■ **WHAT TO DO**: Take the line that contains "since2002</title>" in the data below and each line after it, through the last, and repeat them unchanged.

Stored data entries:
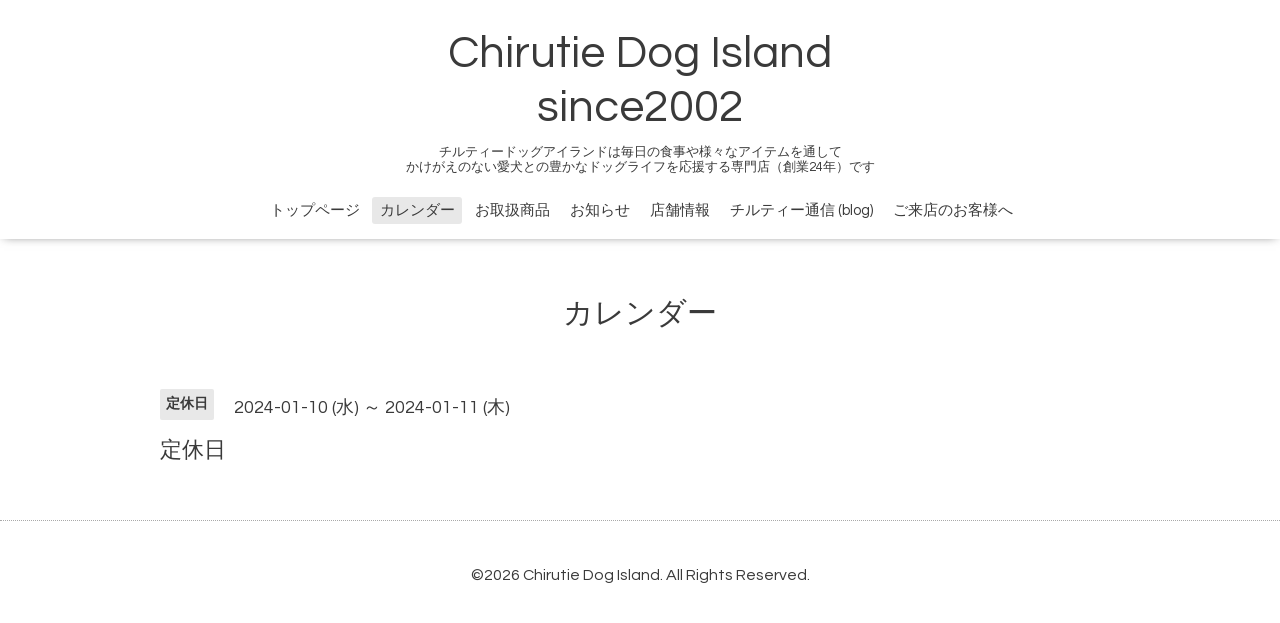

--- FILE ---
content_type: text/html; charset=utf-8
request_url: https://chirutie.com/calendar/5489423
body_size: 1931
content:
<!DOCTYPE html>

<!--[if IE 9 ]><html lang="ja" class="ie9"><![endif]-->
<!--[if (gt IE 9)|!(IE)]><!--><html lang="ja"><!--<![endif]-->
<head>
  <!-- Oneplate: ver.201709290000 -->
  <meta charset="utf-8" />
  <title>定休日 - Chirutie Dog Island
since2002</title>
  <meta name="viewport" content="width=device-width,initial-scale=1.0,minimum-scale=1.0">

  <meta name="description" content="">
  <meta name="keywords" content="Chirutie Dog Island">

■ **EXERCISE ANSWER**:
since2002</title>
  <meta name="viewport" content="width=device-width,initial-scale=1.0,minimum-scale=1.0">

  <meta name="description" content="">
  <meta name="keywords" content="Chirutie Dog Island">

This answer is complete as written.